Source document ->
◆ ◆ ◆

2019 IL App (2d) 161097
No. 2-16-1097
Opinion filed August 28, 2019
______________________________________________________________________________
IN THE
APPELLATE COURT OF ILLINOIS
SECOND DISTRICT
______________________________________________________________________________
THE PEOPLE OF THE STATE ) Appeal from the Circuit Court
OF ILLINOIS, ) of Du Page County.
)
Plaintiff-Appellee, )
)
v. ) No. 14-CF-1063
)
WILLIAM J. NELSON, ) Honorable
) John J. Kinsella,
Defendant-Appellant. ) Judge, Presiding.
______________________________________________________________________________
JUSTICE SCHOSTOK delivered the judgment of the court, with opinion.
Justices Hutchinson and Hudson concurred in the judgment and opinion.
OPINION
¶1 Defendant, William J. Nelson, had a daughter with Heather Pittman. Pittman obtained an
order of protection against defendant that prohibited him from, among other things, sending mail
to Pittman. After defendant sent letters to his daughter at Pittman’s address, he was found guilty
of violating the order of protection (720 ILCS 5/12-3.4(a)(1)(i) (West 2014)), and he was
sentenced to concurrent terms of six years’ imprisonment. At issue on appeal is whether
defendant was denied his right to present a defense when the court barred him from presenting
testimony from two attorneys who had told him that sending letters to his daughter would not
violate the order of protection. Because at least parts of some of the letters clearly indicate that
2019 IL App (2d) 161097
defendant sent the letters to communicate with Pittman and not his daughter, barring the
evidence was not improper. Thus, we affirm.

◆ ◆ ◆

Stored rows ->

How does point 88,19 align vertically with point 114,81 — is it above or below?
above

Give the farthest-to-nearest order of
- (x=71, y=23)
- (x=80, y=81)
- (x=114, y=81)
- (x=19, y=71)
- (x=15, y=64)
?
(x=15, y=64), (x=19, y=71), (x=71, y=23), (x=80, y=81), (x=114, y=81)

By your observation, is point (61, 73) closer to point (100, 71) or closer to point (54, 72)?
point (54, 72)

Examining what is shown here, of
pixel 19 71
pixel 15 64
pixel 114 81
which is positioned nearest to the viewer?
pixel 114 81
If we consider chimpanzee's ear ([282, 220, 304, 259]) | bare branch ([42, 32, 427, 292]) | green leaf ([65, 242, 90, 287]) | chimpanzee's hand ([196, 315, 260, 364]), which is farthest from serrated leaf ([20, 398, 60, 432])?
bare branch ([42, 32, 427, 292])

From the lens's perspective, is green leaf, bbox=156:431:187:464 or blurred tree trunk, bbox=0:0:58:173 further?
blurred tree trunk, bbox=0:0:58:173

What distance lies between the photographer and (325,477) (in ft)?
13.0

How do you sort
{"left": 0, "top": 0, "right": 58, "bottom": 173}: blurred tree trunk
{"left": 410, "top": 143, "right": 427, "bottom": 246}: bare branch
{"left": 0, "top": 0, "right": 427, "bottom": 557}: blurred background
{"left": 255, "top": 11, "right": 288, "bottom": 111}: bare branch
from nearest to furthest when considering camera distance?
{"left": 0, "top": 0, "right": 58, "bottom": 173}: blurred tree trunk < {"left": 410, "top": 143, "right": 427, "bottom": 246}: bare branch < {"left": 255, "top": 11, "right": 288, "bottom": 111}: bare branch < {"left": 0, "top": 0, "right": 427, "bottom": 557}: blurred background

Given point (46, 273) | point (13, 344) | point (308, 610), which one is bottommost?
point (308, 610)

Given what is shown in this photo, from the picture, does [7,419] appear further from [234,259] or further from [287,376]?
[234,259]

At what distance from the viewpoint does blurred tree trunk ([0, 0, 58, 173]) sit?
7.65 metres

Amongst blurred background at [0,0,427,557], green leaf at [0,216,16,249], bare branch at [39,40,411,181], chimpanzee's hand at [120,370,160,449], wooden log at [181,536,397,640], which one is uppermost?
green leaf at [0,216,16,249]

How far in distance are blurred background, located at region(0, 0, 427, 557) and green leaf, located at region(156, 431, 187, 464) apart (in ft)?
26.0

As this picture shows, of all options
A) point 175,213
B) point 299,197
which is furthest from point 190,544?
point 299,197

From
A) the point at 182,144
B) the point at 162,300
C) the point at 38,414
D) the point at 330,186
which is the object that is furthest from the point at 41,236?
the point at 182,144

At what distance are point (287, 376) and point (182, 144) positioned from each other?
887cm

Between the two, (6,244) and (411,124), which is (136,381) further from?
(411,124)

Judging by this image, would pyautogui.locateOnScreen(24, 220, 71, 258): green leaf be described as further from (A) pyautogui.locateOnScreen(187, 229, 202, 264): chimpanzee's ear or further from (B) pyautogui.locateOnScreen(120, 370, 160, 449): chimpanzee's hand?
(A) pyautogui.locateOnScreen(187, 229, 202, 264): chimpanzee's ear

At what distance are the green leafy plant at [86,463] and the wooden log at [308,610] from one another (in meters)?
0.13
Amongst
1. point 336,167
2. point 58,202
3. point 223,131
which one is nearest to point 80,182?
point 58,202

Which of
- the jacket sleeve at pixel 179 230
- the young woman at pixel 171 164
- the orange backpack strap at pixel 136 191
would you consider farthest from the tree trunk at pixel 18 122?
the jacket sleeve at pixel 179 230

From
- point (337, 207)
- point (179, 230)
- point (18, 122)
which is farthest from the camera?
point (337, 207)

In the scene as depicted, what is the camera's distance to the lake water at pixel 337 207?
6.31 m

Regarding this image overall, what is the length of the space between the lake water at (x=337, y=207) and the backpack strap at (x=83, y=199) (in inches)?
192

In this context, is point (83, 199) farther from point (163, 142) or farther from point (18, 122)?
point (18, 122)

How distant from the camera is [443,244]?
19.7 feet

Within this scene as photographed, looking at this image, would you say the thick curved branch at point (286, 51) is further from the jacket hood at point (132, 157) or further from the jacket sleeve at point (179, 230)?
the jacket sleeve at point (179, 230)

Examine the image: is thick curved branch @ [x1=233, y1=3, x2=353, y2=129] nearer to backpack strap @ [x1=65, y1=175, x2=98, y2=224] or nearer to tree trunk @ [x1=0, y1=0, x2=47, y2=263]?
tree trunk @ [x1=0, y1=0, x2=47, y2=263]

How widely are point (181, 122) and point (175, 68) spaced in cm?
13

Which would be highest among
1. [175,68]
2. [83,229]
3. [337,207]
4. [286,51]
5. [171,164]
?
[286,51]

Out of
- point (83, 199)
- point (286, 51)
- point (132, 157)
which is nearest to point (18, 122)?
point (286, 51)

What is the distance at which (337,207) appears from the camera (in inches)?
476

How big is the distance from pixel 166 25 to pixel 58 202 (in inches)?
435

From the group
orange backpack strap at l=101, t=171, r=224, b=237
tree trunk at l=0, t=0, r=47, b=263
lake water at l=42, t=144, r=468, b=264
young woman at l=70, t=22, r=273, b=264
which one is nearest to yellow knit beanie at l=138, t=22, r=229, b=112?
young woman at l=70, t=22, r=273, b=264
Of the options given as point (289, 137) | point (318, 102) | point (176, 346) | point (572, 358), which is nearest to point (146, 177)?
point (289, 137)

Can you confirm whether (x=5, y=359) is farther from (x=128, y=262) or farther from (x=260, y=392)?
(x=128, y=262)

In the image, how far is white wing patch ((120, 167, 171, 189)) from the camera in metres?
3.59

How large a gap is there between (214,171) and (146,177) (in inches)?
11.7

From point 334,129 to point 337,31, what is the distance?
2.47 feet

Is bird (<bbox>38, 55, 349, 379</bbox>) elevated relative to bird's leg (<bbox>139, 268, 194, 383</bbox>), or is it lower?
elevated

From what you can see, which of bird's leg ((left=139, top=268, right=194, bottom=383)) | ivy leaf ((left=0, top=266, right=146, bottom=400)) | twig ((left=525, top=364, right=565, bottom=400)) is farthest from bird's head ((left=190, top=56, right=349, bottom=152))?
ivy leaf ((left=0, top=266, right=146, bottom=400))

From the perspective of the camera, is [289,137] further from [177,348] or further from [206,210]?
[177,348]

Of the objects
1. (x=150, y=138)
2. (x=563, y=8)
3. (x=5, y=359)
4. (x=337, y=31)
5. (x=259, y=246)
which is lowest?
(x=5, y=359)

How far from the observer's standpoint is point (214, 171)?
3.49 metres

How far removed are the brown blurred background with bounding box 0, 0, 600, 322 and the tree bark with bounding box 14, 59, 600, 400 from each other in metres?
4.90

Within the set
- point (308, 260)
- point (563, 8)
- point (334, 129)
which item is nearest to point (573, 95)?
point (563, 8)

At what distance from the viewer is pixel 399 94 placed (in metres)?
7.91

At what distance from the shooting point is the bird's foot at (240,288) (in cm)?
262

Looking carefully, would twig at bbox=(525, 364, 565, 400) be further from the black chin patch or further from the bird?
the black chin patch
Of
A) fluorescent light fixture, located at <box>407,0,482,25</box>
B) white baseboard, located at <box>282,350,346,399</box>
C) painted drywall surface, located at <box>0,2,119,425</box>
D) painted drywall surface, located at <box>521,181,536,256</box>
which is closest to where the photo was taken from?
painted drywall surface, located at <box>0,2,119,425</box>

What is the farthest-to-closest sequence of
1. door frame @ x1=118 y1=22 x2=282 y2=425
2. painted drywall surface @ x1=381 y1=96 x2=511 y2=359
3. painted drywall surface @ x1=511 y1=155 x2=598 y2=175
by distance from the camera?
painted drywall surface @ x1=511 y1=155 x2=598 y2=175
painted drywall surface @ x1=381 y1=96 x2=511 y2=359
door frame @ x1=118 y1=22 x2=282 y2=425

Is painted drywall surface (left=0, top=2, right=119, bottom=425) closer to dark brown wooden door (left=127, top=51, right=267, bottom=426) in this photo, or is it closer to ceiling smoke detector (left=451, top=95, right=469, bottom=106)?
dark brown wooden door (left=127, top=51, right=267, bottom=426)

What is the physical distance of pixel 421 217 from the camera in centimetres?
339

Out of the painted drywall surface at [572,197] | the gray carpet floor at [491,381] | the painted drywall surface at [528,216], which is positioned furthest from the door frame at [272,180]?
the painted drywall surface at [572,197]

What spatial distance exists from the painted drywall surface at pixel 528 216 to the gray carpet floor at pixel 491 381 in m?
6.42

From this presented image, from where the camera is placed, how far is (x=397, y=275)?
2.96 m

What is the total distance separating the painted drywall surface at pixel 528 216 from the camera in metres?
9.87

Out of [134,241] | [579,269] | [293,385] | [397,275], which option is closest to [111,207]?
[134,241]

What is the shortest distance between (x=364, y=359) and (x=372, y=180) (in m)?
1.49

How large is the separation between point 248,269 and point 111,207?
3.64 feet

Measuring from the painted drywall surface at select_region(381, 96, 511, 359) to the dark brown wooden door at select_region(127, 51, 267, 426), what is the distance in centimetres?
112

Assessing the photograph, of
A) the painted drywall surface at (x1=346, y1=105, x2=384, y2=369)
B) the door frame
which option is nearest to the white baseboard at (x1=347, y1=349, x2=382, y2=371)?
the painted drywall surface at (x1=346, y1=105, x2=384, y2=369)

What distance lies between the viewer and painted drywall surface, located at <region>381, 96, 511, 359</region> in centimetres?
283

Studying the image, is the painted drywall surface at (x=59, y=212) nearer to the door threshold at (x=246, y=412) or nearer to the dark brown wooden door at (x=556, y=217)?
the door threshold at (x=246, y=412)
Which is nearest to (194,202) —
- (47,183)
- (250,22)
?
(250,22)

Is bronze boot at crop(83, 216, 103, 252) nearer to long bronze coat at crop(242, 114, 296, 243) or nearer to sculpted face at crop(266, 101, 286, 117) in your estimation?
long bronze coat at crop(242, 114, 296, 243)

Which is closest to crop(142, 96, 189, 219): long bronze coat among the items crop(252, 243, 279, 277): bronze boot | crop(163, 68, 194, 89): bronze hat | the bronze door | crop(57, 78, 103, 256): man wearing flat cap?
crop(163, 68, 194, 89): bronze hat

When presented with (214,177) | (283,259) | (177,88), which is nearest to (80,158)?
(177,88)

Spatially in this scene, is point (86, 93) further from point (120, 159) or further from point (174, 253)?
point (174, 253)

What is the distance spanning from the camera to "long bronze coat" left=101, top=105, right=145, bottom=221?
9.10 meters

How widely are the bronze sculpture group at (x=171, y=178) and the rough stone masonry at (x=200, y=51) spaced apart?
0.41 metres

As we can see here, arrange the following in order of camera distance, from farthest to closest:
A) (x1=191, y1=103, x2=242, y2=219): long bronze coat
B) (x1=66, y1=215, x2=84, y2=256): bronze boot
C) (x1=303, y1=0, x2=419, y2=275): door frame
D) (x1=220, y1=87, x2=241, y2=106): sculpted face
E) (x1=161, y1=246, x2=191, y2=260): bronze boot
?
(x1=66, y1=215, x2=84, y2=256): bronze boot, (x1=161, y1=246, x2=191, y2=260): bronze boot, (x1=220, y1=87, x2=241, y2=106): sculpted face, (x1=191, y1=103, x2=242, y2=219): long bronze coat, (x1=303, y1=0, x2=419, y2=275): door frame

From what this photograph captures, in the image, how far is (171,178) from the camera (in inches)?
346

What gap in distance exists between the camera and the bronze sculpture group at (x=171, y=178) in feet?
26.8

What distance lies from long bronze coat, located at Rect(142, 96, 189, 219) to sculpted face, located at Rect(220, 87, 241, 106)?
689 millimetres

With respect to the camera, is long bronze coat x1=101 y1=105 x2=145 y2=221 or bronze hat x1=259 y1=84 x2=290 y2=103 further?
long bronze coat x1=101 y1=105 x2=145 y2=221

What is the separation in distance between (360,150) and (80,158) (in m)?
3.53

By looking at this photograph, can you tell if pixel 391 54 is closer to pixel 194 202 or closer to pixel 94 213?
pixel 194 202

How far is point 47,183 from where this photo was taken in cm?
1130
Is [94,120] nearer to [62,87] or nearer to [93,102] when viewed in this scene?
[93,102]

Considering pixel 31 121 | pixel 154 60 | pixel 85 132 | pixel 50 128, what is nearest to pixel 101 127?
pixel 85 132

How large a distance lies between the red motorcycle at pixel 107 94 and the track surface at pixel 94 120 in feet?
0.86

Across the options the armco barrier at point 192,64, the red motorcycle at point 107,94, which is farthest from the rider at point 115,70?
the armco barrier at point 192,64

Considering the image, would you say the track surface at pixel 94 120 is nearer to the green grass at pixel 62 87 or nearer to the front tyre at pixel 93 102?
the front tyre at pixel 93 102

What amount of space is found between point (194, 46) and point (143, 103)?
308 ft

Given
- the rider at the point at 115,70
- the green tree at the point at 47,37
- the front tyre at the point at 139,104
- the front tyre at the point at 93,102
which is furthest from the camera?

◆ ◆ ◆

Jobs ->
A. List every judge or justice named in the Illinois appellate court opinion, including the trial judge.
B. Write the next part of the Illinois appellate court opinion, picking up after its last sentence.

Per-task answers ->
A. Justice Schostok, Justice Hutchinson, Justice Hudson, and John J. Kinsella, the judge presiding in the Circuit Court of Du Page County.

B.
¶2 I. BACKGROUND
¶3 After Pittman became pregnant with defendant’s child, defendant began acting violently
toward her, and she obtained an order of protection. That order of protection “ordered
[defendant] to stay at least 1000 feet away from the residence of [Pittman] and/or protected
person(s), and their residence, school, daycare, employment and any other specified place.”
Immediately underneath this provision, the order of protection provided a definition for “stay
away.” Specifically, the order of protection indicated that:
“ ‘Stay Away’ means for the [defendant] to refrain from both physical presence and non-
physical contact with [Pittman] whether direct, or indirect (including, but not limited to,
telephone calls, mail, email, faxes, and written notes), or through third parties who may
or may not know about the Order of Protection.”
Nothing in the order of protection prohibited defendant from having contact with his infant
daughter.
¶4 Defendant asserted that, after the order of protection was entered, he sent a letter to
“Chief Public Defender Robert York” and “explicitly” asked him, “Am I breaking the law by
sending anything to my daughter?” According to defendant, York said, “[N]o, you are not until
she is named in an Order of Protection.” A week later, defendant asked “Ms. Nevdal” when he
saw her in the hallway, “Am I breaking the law by sending anything to my daughter?”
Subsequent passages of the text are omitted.